TASK REQUIREMENTS:
1. In the coffee and kidney article, by what percentage was the risk of developing CKD lower for daily coffee drinkers than for non-drinkers?
2. Please continue the coffee and kidney article from where it stops, picking up after its final question.
(SOURCE TEXT)
Almost everyone loves this drink.
But it’s been quite controversial throughout the years. Some studies say it’s healthy, others it’s not.
However, a new study published in the journal Kidney International clearly reveals that, at least for your kidneys, this drink is heaven-sent.
What is already known about the relationship between coffee and kidney disease?
Daily coffee consumption leads to a lower risk of chronic kidney disease (CKD). This was the conclusion of a 2018 study in the American Journal of Medicine.
The researchers analyzed the medical records of 8,717 Korean adults and discovered that daily coffee drinkers had a 24% lower risk of developing CKD than non-drinkers of this beverage.
But the new study in Kidney International Reports did not study CKD, but rather the relationship between coffee drinking and acute kidney injury.
Acute kidney injury is widely believed to be a temporary condition in which your kidneys stop working. Once it’s been treated, it is over and kidney function is restored to normal.
However, these widespread beliefs are actually wrong.
A recent study in Nephron Clinical Practice discovered that acute kidney injury was a risk factor for CKD, both in cases where it was inadequately treated and in cases where it was treated appropriately.
So, if acute kidney injury is a risk factor for the development of CKD, then what effect does coffee consumption have on acute kidney injury?
(End SOURCE TEXT)
(SOURCE INFORMATION)
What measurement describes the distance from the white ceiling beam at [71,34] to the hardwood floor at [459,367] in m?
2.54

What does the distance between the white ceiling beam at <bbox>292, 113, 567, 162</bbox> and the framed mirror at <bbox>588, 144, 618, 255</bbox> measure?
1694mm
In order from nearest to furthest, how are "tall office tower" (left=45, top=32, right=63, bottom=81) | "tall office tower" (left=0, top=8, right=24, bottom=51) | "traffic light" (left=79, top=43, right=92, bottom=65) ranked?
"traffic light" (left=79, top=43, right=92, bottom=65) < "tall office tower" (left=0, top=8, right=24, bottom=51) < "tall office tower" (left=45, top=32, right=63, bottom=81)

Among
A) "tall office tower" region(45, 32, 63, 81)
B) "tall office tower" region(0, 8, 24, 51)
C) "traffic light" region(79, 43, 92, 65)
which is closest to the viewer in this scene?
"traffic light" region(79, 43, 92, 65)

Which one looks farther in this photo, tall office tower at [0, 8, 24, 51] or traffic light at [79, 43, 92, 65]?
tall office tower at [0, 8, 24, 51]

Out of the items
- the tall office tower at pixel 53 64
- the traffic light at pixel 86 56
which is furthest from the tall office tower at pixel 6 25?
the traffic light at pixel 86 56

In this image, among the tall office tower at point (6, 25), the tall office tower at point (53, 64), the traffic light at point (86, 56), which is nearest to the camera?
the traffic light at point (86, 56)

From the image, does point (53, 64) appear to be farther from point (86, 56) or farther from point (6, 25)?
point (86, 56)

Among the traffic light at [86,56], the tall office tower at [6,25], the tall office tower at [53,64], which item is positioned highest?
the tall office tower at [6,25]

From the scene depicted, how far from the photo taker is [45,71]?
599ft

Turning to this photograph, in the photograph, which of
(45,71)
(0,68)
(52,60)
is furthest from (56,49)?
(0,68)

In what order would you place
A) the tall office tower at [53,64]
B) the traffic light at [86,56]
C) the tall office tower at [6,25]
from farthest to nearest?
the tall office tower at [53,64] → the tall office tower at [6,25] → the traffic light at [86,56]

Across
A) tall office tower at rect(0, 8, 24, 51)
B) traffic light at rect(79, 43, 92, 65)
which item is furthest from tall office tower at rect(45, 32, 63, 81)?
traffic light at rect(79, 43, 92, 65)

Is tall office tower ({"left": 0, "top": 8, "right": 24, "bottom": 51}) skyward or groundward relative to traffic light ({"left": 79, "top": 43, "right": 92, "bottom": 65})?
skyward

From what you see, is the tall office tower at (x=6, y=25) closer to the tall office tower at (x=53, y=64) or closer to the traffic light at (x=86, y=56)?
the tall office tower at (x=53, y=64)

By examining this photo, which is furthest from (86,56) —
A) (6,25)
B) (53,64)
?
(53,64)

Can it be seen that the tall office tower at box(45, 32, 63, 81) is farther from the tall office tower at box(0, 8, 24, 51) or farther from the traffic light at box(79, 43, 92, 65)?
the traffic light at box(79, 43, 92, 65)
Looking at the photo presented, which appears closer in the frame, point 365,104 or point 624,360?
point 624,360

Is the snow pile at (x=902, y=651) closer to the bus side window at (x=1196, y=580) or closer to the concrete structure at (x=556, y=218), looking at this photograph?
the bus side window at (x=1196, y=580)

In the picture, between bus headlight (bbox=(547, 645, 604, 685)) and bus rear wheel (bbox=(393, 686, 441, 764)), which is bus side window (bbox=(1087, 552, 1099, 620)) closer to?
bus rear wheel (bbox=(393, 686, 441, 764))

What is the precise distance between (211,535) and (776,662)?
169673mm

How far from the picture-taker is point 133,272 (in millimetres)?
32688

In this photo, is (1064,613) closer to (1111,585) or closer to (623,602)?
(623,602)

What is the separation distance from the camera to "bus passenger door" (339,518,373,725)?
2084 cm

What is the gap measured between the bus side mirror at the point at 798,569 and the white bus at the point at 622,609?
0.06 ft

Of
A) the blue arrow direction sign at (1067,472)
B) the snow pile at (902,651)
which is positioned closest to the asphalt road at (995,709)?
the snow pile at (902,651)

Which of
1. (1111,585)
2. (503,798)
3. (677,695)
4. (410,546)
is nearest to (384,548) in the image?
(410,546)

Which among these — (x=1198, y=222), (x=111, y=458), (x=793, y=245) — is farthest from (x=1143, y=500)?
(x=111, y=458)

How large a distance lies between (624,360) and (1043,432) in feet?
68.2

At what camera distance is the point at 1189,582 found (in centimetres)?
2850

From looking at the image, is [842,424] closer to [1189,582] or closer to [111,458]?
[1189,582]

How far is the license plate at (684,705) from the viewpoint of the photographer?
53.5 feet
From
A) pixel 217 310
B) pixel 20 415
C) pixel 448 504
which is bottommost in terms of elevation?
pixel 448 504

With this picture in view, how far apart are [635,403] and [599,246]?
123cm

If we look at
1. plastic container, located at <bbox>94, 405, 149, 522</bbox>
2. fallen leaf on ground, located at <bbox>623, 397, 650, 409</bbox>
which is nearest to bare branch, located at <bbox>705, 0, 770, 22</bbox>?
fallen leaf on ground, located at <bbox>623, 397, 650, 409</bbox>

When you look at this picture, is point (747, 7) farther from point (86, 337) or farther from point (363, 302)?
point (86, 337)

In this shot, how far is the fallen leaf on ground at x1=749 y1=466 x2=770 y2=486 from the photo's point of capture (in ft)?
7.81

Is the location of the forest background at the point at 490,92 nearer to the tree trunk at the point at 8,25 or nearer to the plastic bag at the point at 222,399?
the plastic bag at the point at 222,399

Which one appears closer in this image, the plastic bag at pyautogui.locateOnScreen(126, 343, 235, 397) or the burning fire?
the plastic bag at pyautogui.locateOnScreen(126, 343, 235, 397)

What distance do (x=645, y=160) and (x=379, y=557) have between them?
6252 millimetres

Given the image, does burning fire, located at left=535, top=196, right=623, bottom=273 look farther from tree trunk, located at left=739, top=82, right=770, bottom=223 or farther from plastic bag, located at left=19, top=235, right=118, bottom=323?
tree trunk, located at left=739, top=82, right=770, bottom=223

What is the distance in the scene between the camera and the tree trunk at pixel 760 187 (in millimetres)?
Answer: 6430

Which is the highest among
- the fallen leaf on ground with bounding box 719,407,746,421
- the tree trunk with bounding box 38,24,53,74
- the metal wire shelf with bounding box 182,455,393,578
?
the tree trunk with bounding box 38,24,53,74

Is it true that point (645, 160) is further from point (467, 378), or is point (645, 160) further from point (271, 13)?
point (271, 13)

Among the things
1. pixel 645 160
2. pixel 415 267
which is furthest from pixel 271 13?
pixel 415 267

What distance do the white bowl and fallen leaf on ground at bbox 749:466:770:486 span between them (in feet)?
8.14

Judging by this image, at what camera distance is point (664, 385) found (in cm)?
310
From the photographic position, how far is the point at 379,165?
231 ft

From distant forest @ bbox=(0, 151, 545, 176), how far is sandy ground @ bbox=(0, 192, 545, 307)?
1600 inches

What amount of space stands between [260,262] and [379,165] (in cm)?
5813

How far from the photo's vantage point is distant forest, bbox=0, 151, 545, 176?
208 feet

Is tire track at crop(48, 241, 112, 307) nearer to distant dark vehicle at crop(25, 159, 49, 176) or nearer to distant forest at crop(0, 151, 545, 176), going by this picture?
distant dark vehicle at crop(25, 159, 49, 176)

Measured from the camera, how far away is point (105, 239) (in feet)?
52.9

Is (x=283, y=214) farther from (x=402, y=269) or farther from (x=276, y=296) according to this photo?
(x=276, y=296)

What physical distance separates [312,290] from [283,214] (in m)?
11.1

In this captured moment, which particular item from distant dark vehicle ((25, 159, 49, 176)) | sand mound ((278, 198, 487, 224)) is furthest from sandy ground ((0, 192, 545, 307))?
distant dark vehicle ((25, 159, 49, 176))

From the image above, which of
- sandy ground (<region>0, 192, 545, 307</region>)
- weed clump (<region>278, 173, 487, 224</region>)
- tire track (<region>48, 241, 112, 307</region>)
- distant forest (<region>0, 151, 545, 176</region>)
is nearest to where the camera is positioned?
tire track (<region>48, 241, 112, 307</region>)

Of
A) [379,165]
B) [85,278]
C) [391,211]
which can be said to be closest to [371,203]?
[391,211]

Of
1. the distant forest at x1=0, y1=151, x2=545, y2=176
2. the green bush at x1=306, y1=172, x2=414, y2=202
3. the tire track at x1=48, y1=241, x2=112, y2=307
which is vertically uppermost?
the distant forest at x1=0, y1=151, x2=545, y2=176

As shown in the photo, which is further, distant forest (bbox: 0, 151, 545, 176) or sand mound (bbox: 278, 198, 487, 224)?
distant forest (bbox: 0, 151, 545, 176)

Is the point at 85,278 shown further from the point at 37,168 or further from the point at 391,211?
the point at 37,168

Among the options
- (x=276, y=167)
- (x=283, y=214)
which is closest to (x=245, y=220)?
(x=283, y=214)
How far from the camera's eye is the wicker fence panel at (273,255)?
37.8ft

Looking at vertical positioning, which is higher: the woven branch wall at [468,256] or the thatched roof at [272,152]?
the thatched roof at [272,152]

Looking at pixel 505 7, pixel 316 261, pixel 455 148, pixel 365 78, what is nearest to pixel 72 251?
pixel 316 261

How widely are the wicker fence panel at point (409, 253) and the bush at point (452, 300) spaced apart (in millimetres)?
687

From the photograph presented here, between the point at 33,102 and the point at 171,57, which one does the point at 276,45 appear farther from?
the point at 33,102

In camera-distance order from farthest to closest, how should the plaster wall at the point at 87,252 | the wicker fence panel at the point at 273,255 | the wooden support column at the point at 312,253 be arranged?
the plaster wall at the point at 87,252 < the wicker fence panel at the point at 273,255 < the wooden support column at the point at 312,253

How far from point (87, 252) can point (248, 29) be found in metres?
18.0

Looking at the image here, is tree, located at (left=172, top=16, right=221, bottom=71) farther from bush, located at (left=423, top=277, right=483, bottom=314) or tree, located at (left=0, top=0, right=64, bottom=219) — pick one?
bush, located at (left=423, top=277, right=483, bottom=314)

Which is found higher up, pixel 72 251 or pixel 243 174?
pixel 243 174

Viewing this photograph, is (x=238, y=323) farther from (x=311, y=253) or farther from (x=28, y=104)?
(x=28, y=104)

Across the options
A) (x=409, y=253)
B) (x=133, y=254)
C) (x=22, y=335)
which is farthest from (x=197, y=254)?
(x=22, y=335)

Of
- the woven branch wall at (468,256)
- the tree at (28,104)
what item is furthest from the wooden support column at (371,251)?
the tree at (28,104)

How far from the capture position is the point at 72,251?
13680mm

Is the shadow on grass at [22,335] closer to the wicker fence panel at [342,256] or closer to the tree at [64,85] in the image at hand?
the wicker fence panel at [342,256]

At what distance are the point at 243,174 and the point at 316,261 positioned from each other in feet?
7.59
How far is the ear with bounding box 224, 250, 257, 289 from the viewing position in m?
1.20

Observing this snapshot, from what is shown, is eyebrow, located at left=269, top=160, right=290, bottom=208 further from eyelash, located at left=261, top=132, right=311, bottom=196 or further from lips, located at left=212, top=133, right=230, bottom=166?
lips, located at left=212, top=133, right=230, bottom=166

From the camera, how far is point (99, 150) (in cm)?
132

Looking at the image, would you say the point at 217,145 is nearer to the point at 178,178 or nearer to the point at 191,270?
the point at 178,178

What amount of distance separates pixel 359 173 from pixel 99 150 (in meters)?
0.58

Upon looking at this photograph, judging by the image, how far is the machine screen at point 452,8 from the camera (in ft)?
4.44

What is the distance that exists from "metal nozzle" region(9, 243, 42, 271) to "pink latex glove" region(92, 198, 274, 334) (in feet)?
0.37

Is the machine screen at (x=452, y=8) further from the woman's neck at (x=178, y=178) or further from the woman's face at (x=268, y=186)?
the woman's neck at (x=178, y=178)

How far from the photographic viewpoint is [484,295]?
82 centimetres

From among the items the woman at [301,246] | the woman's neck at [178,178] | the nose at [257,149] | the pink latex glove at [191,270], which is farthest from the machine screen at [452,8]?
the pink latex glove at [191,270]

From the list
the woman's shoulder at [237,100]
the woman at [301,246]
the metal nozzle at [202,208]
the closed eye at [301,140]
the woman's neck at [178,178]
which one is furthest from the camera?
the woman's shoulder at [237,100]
(End SOURCE INFORMATION)
ANSWER SET:
1. 24%

2.
This is the question the new study in Kidney International Reports investigated.
The authors mined data from the Atherosclerosis Risk in Communities study in which 14,207 adults between 45 and 64 years reported their coffee consumption.
Researchers also collected information about acute kidney injury by checking which of them were hospitalized with an acute kidney injury-related International Classification of Diseases code.
What did this comparison show?
1. Compared with non-drinkers, those who drank less than one cup or one cup a day had an 8% lower risk of acute kidney injury.
2. Compared with nondrinkers, those who drank two or more cups a day had a 17% lower risk.
The researchers excluded all other possible causes of acute kidney injury from influencing their findings, such as diet, blood pressure, diabetes, and body weight.